I don´t want to get into the actual story of what happened, although I will just state the obvious: yes, what Assange did was wrong. I am referring, of course, to the fact that he published all those leaks from Chelsea –former Bradley- Manning without removing the names of those who could be endangered. And there is a moment on this film when he justifies his decision, along with an impressive epilogue delivered by master Cumberbatch splendidly –really, that last bit of script…
And that is where my judgement on Assange ends.
But let´s not forget, like Cumberbatch says in the last five minutes, that this film is told from the perspective of my beloved The Guardian and Daniel Domscheit-Berg, and they basically want you to know that HEY, ASSANGE IS A CYNICAL EGOMANIAC WHO DOESN´T CARE ABOUT OTHER PEOPLE, despite other people being the reason of creating WikiLeaks, despite actually being a cynical egomaniac and despite all the good stuff that he did before the Manning leaks –like the famous turning point video “Collateral Murder” of the killings in Iraq, which, as a -wannabe- journalist, always leaves me speechless.
Again, let´s not forget that I still find inexplicable that the names weren´t taken out.
Their performances are what keep this movie alive. Not only their easiness to work with each other, but also the tension, the depth! I guess Brühl is going to get more hype with Ron Howard´s Rush, but Cumberbatch is breathtaking, and he deserves any recognition that may come in the future.
(Don´t get me wrong: Brühl is also great, but he is as much of a lead here as Cumberbatch, and that often means that one is overshadowed for award season. And, let´s be honest, the famous character here is Assange…I didn´t even know who Domscheit-Berg was until a year ago! Oh, and the Academy LOVES it when actors do a different accent from their own, sooo, yeah Brühl…Rush).
The acting from all the other actors is also fantastic, but with a much smaller amount of screen time: Laura Linney, Stanley Tucci, Carice van Houten, Peter Capaldi, Dan Stevens or David Thewlis. Nice work, lads.
In short, the film revolves around moral questions and the relationship between Domscheit-Berg and Assange. And, of course, lots of journalistic work and some sense of being “behind the scenes” of major events that we already knew.
And I don´t think this needs to be pointed out, but Julian Asssange is not happy AT ALL with this film.

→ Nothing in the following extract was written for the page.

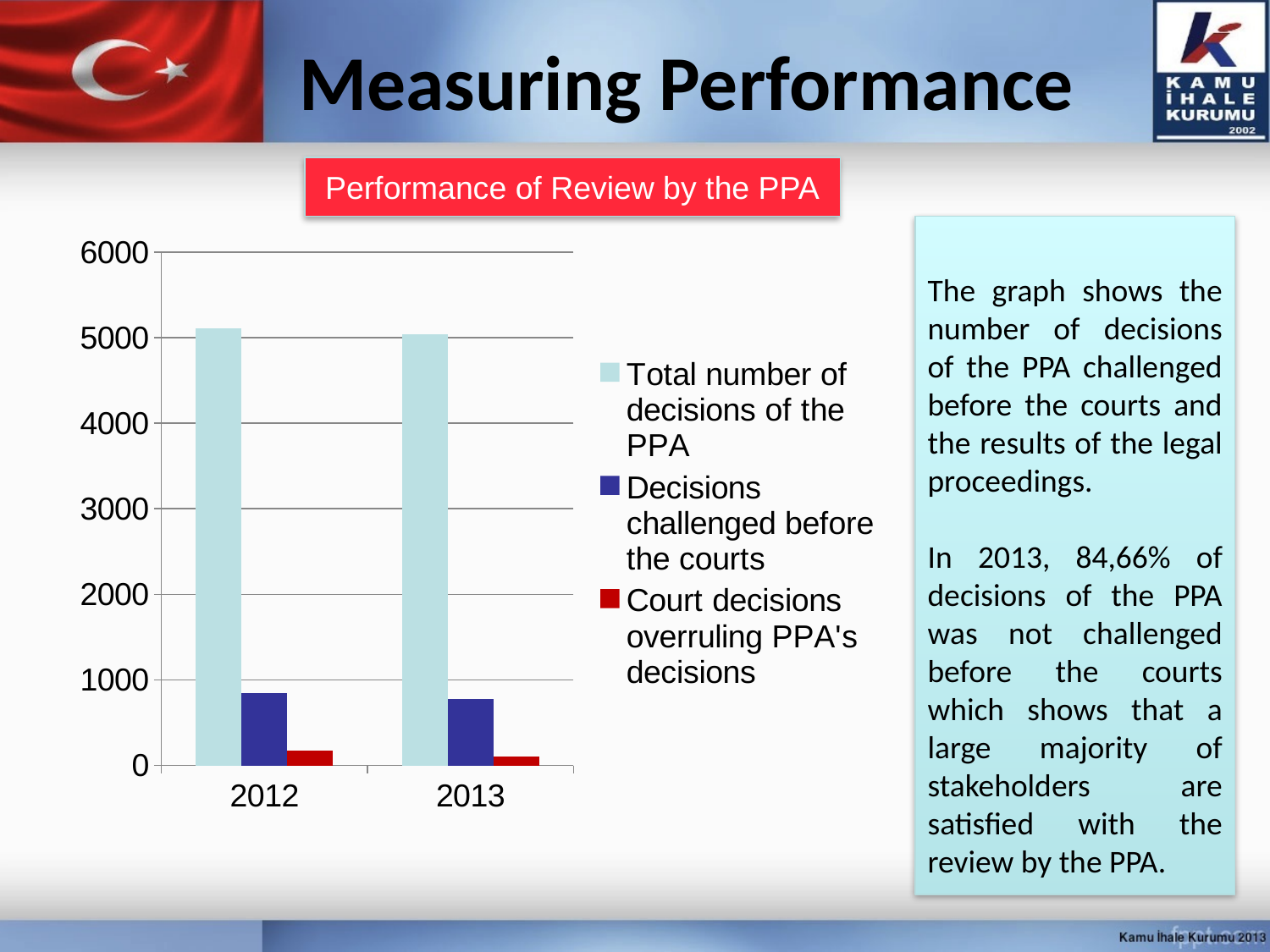
Is the total number of decisions of the PPA in 2012 greater or less than 5000? greater Is the number of decisions challenged before the courts in 2012 greater or less than 1000? less Which series has the highest value in 2012? Total number of decisions of the PPA What colour are the bars for the total number of decisions of the PPA? light blue Which series has the lowest value in 2013? Court decisions overruling PPA's decisions What kind of chart is shown on the slide? bar chart Is the total number of decisions of the PPA in 2013 greater or less than 6000? less Do court decisions overruling PPA's decisions rise or fall from 2012 to 2013? fall How many series does the chart legend list? 3 Which is larger in 2013: the total number of decisions of the PPA or the number of decisions challenged before the courts? Total number of decisions of the PPA How many years are shown on the x axis of the chart? 2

He even wrote to Cumberbatch to prevent him from doing it, so you can imagine him in his room at the Ecuador Embassy trying to find some way of destroying the movie´s reputation, because I am guessing he has quite a lot of free time, right?
Of course he does.
The intro of the film is one of the best I have ever seen. It shows us the evolution of communication, from early scribes to iPads, and it´s simply beautiful. They had me at “typewriter”.
I don´t really want to talk about the director, Bill Condon, because he is responsible for those disasters called The Twilight Saga: Breaking Dawn: Part 1 and Part 2. So let´s just pretend this never happened. We are cool.
If you want to see a good film with Daniel Brühl –apart from the obvious Good Bye, Lenin and Inglorious Basterds-, I would recommend Salvador (Puig Antich), about the last person who was executed in Spain by garrote vil –google it, but it´s painful-. Oh yes, because Brühl is half Spanish, of course…
Who else is excited about the upcoming return of Sherlock? If the broadcast date for U.S. is on January 19th, that must mean that it will be earlier than that in UK!
One thing is true: Information has changed. Forever.